In the past, that was probably true. But now, I’m urging all practices to take a second look at their secondaries. They may be worth more than you think.

As you consider your practice’s secondary claims, it’s important to keep in mind a very basic concept: Ultimately, the patient is the party responsible for paying you for your services. If you think back just a few decades, you’ll recall that patients used to file their own insurance claims. They were the ones who shouldered the burden of orchestrating all payment—including that of primary and secondary insurers.

While this arrangement made the patient’s reimbursement responsibility clear to all involved, it often created cash flow problems for practices. It’s hard to run a business when you’re waiting for someone else—someone with no real financial motivation—to get around to asking his or her insurance company to pay you!
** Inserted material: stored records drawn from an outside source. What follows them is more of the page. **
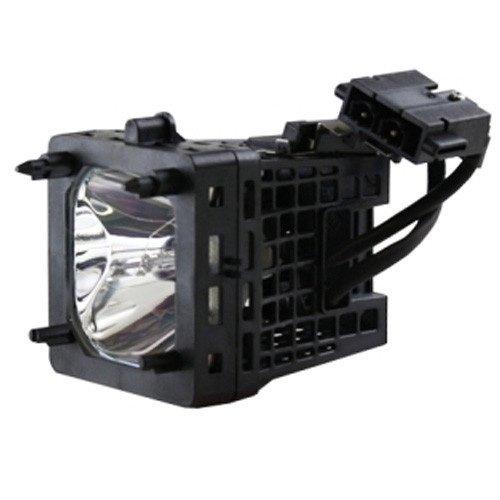 Aurabeam For Sony KDS-55A2020 55in. Grand Wega SXRD TV Lamp (Wega-tv)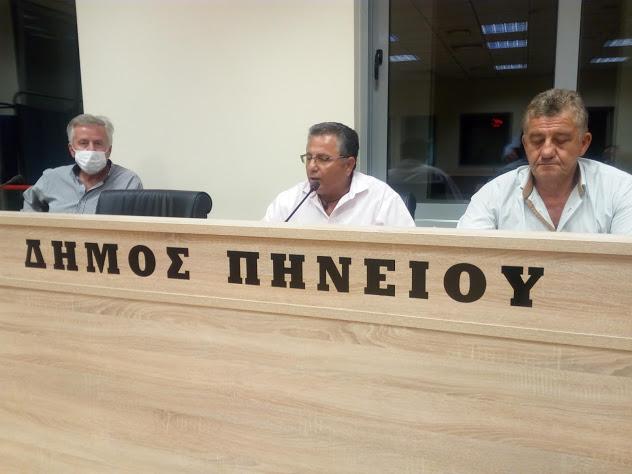 Δήμος Πηνειού: Σε επιφυλακή για τον Ιανό- Συνεδρίασε χθες βράδυ το Σ.Τ.Ο. του Δήμου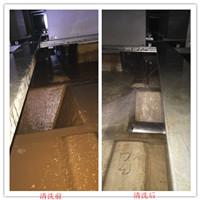 中央空调循环冷却水水质管理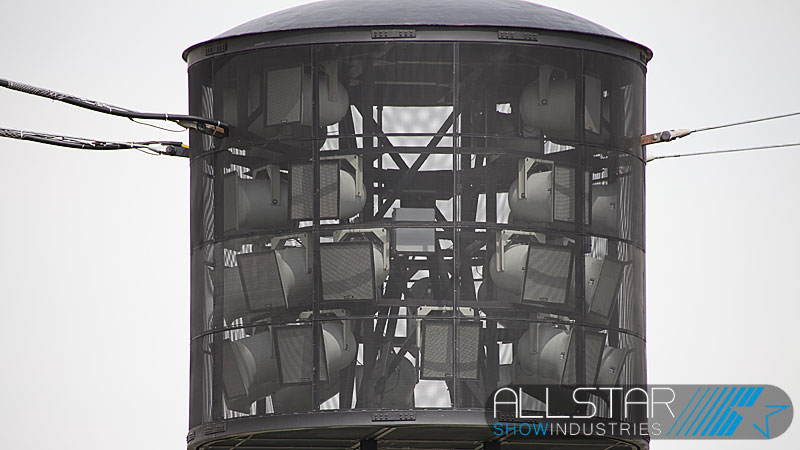 The new Commonwealth Stadium centre speaker pod loaded with Community speakers and in the air.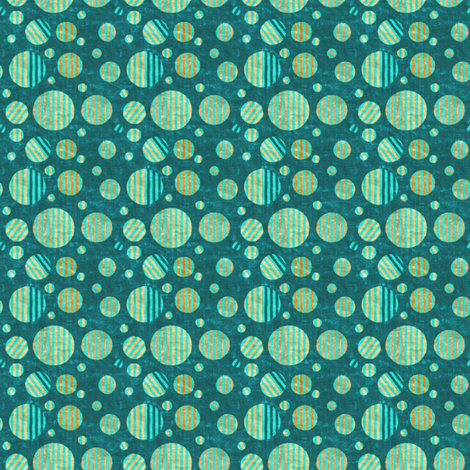 Dottik Batik: Little Striped Dots fabric by tallulahdahling on Spoonflower - custom fabric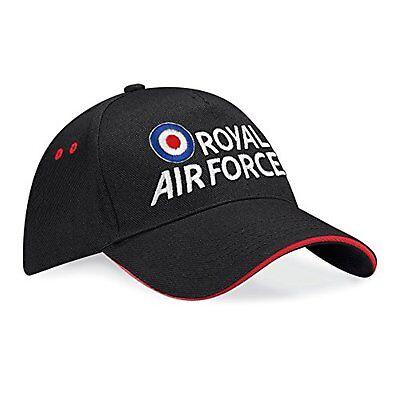 RAF Embroidered Sandwich Baseball Cap - Royal Air Force Logo Licenced Hat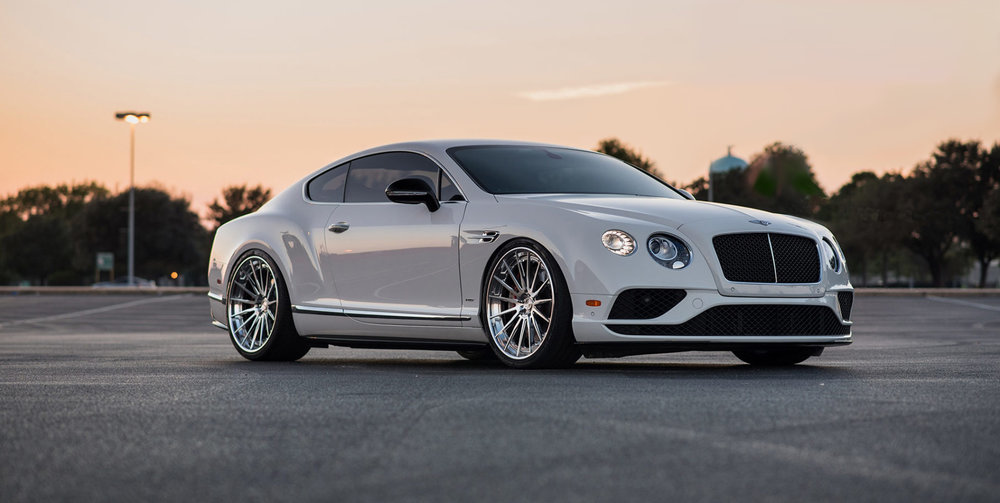 white-bentley-22-inch-chrome-multi-spoke-rims-houston-luxury-car-m.jpg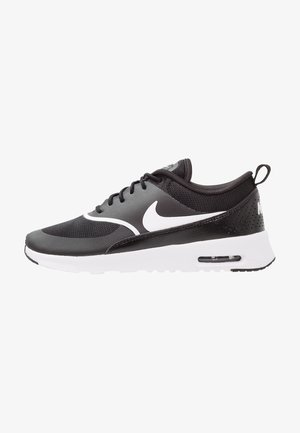 AIR MAX THEA - Sneaker low - black/white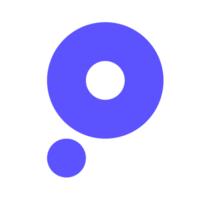 ProsperOps logo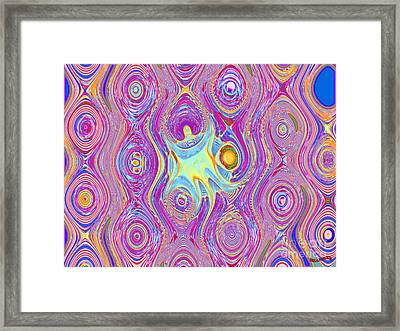 Oil And Water Framed Print by Bobby Hammerstone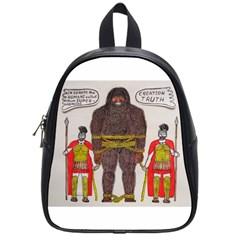 Big Foot & Romans School Bag (Small)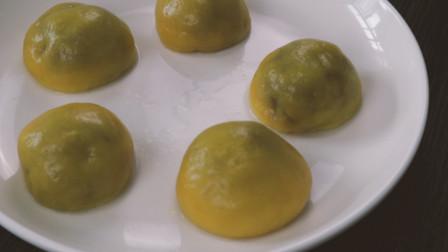 一款好吃又简单的甜品南瓜紫薯奥利奥饼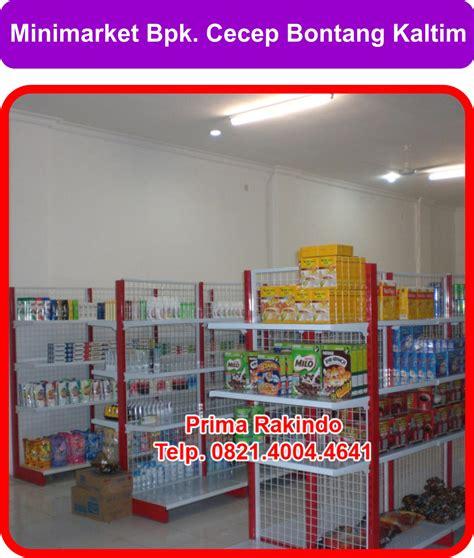 Rak Display pabrik rak supermarket hubungi 0821 4004 4641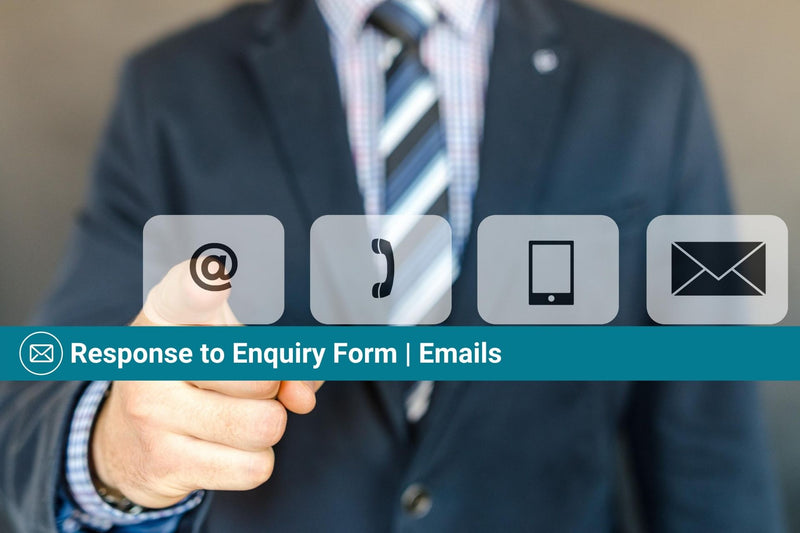 Response to Enquiry Form | Basic Template | Email Template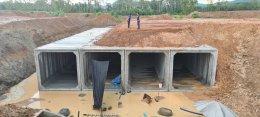 ท่อ มอก 360 ซม. CCP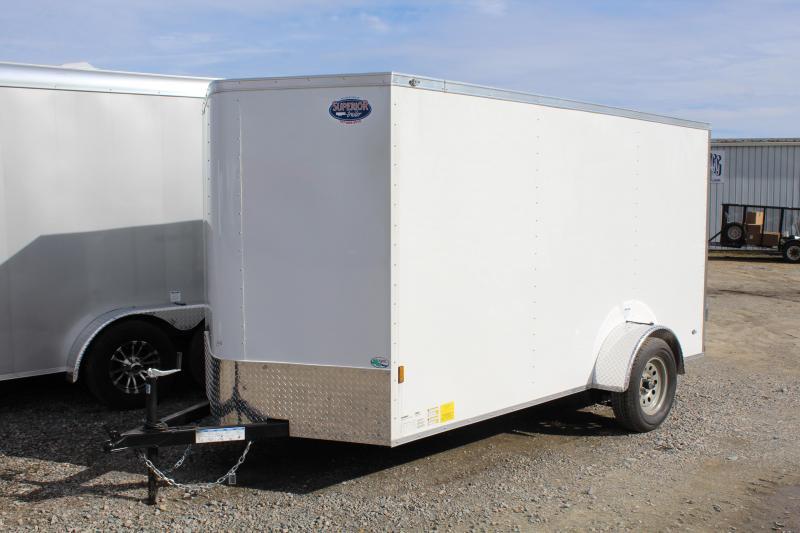 2019 Continental Cargo 6x12 Special w/ Double Rear Door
So gradually, more and more practices began filing insurance claims on behalf of their patients. Today, most practices do. Patients certainly appreciate the service, but it’s also a vital way to ensure more consistent cash flow for the practice. This arrangement remains a win-win situation on the whole, but secondary claims historically have been lost in the shuffle.

As stated earlier, the cost to collect secondaries has never seemed to justify the effort. But two trends may now invalidate that idea:

1) the current economic environment and impending health reform initiatives are dampening earning capacity, thus making it more important to collect every dollar owed; and
2) the increasing ability of clearinghouses to file secondary claims electronically makes it much more economical to collect those dollars.

Clearinghouses with large lists of payers able to accept electronic secondaries can be tremendously helpful. Have you ever filed a primary claim to Medicare, then waited forever on a secondary filed to AARP, for instance? Many clearinghouses can send and track those claims for you, reducing the resources you need to expend to bring in that revenue stream.

Bottom line: less time, less effort, and more money. And the payoff can be substantial.

How much money from secondary claims is your practice writing off?